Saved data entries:
* * * * *

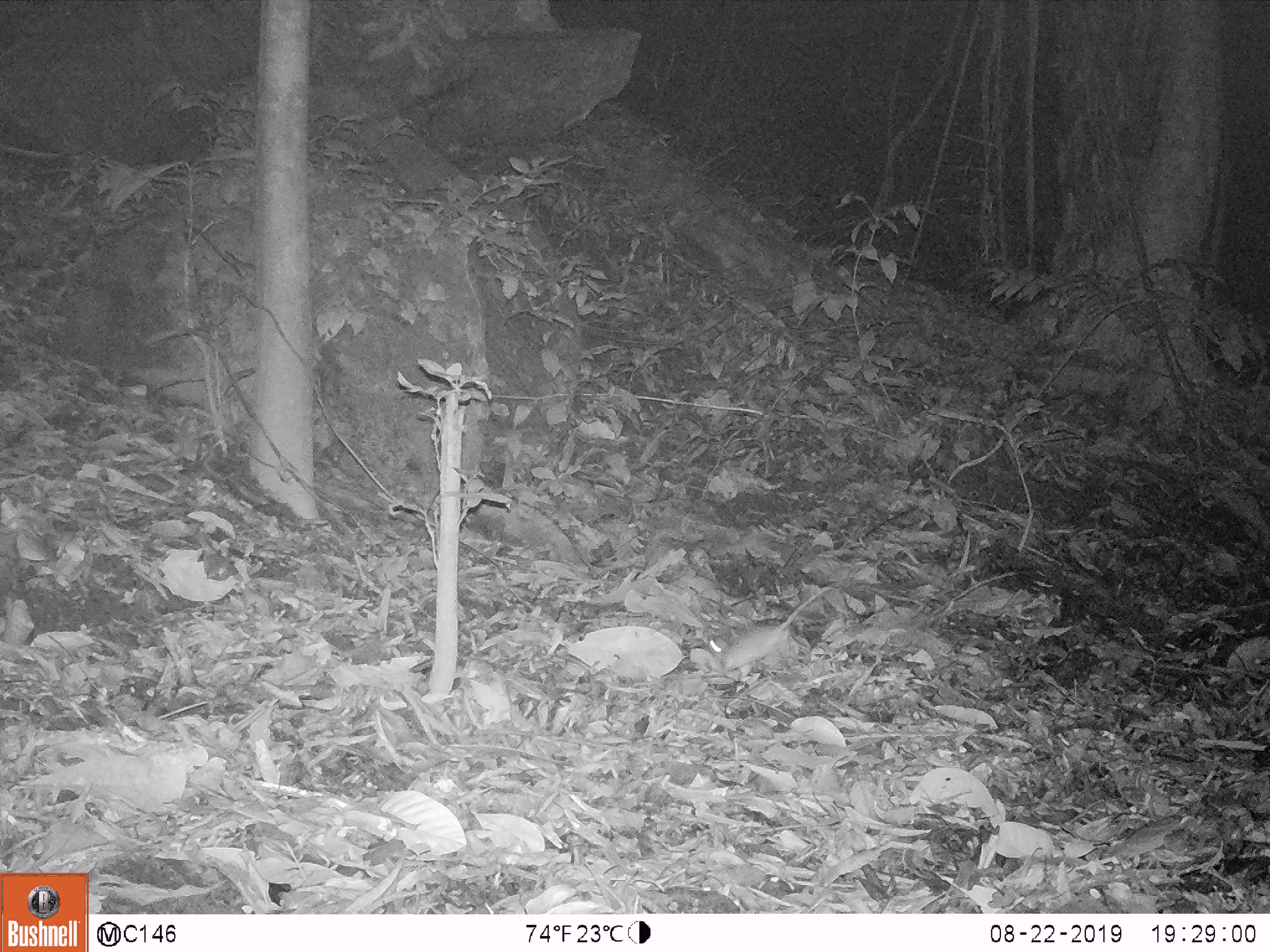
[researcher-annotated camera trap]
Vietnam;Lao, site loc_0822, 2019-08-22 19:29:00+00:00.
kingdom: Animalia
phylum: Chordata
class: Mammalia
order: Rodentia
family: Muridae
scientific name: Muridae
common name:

* * * * *

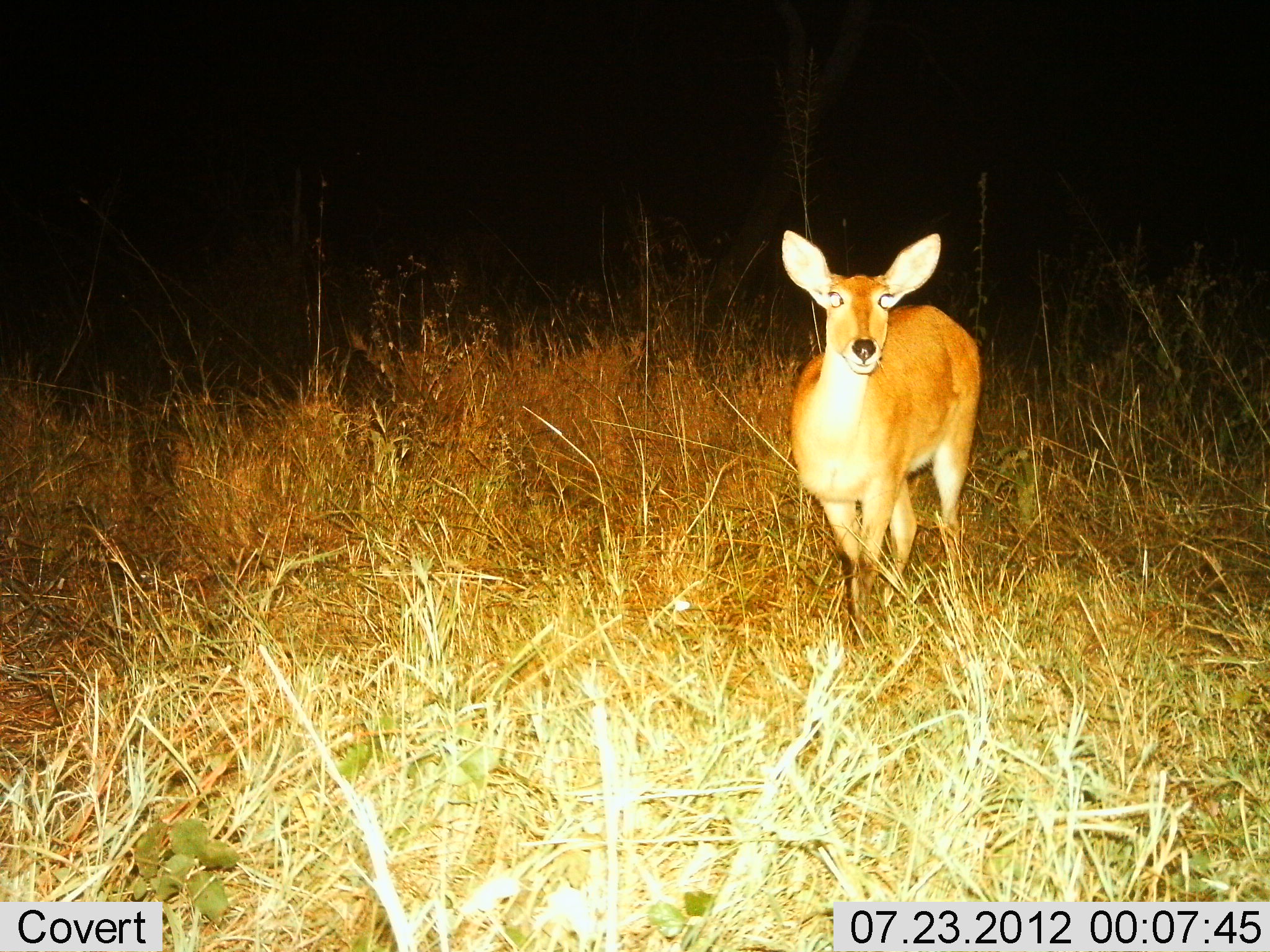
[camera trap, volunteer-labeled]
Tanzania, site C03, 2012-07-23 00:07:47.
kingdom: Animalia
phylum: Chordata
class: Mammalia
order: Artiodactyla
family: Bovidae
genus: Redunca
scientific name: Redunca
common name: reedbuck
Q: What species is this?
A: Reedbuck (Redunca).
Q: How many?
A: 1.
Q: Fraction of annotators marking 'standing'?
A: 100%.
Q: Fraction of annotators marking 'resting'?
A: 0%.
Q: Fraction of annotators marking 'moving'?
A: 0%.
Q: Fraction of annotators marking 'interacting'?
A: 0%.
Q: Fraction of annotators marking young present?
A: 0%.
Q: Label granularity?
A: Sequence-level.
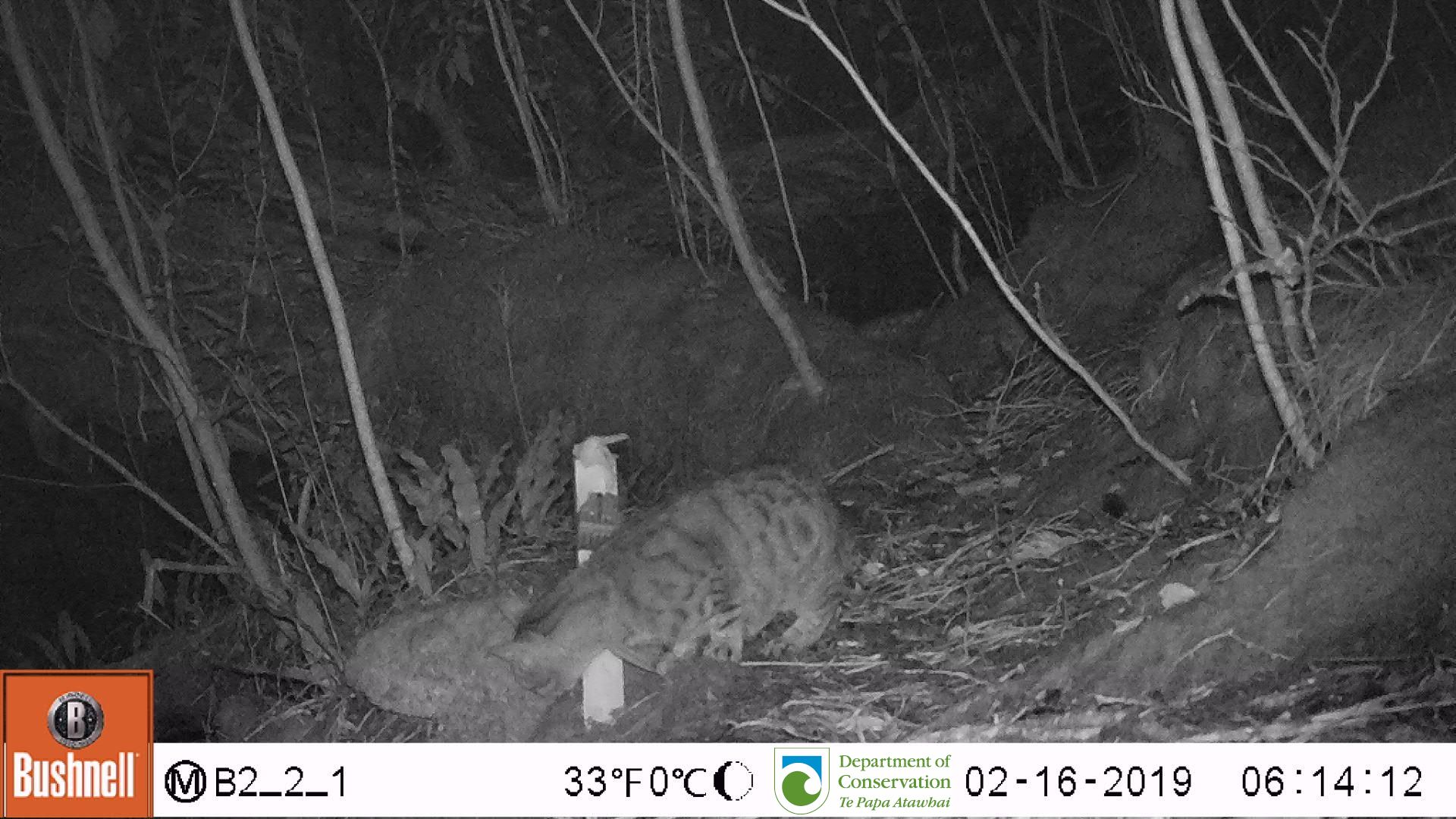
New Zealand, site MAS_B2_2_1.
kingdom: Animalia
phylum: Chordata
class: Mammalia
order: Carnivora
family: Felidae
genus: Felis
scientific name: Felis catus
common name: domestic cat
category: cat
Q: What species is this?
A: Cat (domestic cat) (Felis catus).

* * * * *

#### Action item:
Above are the records; restate exactly the lines from the one containing "Q: Label granularity?" through the one containing "A: Cat (domestic cat) (Felis catus).", keeping pictures out.

#### Your response:
Q: Label granularity?
A: Sequence-level.
New Zealand, site MAS_B2_2_1.
kingdom: Animalia
phylum: Chordata
class: Mammalia
order: Carnivora
family: Felidae
genus: Felis
scientific name: Felis catus
common name: domestic cat
category: cat
Q: What species is this?
A: Cat (domestic cat) (Felis catus).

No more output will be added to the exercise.